А потом дошла очередь и до меня. Я уже успел окончить Новосибирское театральное училище, потому что в Свердловское меня не взяли. Когда я поступал, курс набирал мастер, который только что выпустил Владимира. Я прошел все туры, а на коллоквиуме педагог меня спросил:
— У нас учился Ильин, вы ему случайно не родственник?
— Это мой старший брат.
— Ой, нет-нет-нет! Нам одного достаточно, на второго нервов не хватит!

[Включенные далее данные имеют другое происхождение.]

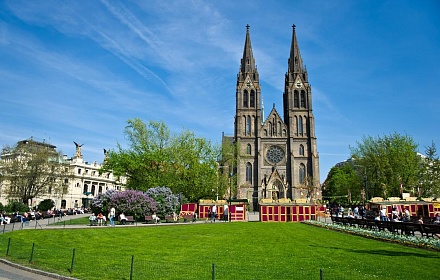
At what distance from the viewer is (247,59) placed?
76.1 meters

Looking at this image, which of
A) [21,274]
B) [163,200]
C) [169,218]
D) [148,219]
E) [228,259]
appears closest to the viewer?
[21,274]

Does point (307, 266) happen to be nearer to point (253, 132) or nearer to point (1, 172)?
point (1, 172)

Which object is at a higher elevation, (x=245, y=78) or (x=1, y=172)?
(x=245, y=78)

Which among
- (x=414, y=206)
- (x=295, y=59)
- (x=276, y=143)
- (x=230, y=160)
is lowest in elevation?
(x=414, y=206)

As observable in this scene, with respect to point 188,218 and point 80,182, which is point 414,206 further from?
point 80,182

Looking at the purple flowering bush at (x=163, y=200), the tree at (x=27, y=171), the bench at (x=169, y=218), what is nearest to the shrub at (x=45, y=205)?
the tree at (x=27, y=171)

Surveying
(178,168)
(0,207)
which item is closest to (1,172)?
(0,207)

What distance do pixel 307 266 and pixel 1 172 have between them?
173 feet

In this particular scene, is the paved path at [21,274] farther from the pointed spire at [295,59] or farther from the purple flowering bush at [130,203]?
the pointed spire at [295,59]

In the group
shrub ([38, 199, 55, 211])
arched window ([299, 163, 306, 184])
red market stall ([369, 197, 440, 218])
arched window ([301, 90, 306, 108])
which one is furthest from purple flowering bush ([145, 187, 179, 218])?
arched window ([301, 90, 306, 108])

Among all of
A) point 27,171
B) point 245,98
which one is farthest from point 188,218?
point 245,98

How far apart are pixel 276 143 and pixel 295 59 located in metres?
20.1

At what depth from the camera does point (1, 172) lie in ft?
164

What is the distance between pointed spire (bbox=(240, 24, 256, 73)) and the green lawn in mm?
61640
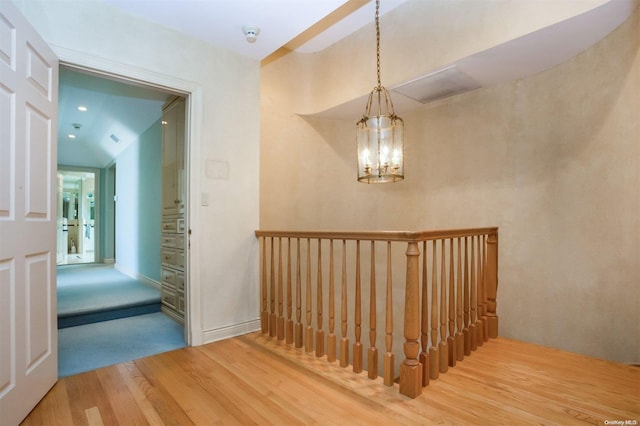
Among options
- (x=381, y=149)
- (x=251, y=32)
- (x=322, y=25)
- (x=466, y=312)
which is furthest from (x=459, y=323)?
(x=322, y=25)

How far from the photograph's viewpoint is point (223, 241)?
2812 mm

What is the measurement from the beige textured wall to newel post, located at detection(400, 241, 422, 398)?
1609 mm

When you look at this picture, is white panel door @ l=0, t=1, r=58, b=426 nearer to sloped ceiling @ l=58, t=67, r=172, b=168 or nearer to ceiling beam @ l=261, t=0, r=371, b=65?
sloped ceiling @ l=58, t=67, r=172, b=168

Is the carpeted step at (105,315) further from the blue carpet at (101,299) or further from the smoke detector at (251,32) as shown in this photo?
the smoke detector at (251,32)

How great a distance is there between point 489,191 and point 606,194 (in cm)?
85

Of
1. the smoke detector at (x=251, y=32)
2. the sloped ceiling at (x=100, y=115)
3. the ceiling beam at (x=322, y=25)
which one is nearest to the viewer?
the smoke detector at (x=251, y=32)

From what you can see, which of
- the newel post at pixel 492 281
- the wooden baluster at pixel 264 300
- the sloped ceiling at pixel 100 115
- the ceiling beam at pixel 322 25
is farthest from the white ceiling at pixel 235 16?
the newel post at pixel 492 281

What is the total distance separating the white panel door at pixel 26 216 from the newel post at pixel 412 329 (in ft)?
6.22

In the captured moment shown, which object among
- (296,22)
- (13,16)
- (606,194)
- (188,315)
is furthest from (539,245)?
(13,16)

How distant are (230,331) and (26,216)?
65.9 inches

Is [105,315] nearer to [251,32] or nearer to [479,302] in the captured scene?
[251,32]

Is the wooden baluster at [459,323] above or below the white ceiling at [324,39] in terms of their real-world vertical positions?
below

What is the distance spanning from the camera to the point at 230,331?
282 cm

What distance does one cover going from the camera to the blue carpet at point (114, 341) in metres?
2.33
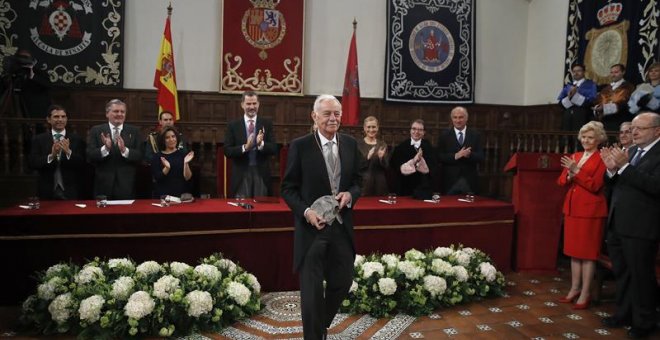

Окончив училище в Новосибирске, я распределился в театр в закрытом городе на Урале, сейчас он называется Озерск. Наш главный режиссер учился у Гончарова на курсах повышения квалификации, показывал ему экспликации своих спектаклей. Я играл всех — от Мюнхгаузена до Карлсона. Андрей Александрович поинтересовался:
— Что же за артист у вас такой, что все роли играет?
— Ильин.
— Как?! У меня тоже есть двое Ильиных!
— Мой лучше!
— Еще лучше? Тогда пусть позвонит!
Я взял паспорт, отправился на почтамт (связаться с внешним миром можно было только таким образом) и позвонил. Гончаров сказал:
— Приезжайте ко мне работать.
— Что ж вы кота в мешке покупаете? Вы же меня не знаете.
— Ах, вы так ставите вопрос? Тогда приезжайте показываться. Знаю, у вас тоже идет «Банкрот» Островского, вы играете Подхалюзина. Текст не меняли?
— Нет.
— И мы нет, приезжайте и сразу играйте спектакль.
Но я был так плотно занят в репертуаре, что вырваться в назначенный день не смог, приехал позже. Пришел в театр, на доске расписаний вижу: мне назначена репетиция с Гундаревой, Ромашиным и Карповой. На следующий день показали три отрывка из «Банкрота», сыграл отрывок из «Скапена» и прочитал рассказ Шукшина «Волки». В коридоре подошел завтруппой и сообщил: «Вы зачислены в штат». Так мы с отцом и братом оказались в одном театре.
Характер у главрежа был будь здоров! Зато уж если актер прошел школу Гончарова, выслушал его крики и визги и не сломался, никакие другие режиссеры ему не страшны. Но в то же время Андрей Александрович ценил талантливых людей и всегда за них заступался. Например однажды мы репетировали спектакль, пьяный актер зашел за кулисы и говорит:
— Хватит работать! Водка нагревается!
Мы ему:
— Ты с ума сошел? Тихо, Гончаров в зале!
— Щас все уладим!
И проходя от портала к порталу и глядя в зал на сидящий там ареопаг, шипит на них, словно заклиная:
— Хватит-хватит-хватит-хватит!
Там продолжение было, но дословную цитату в журнале дать не могу. Завтруппой нагибается к Гончарову и спрашивает:
— Ну что, Андрей Александрович, увольняем?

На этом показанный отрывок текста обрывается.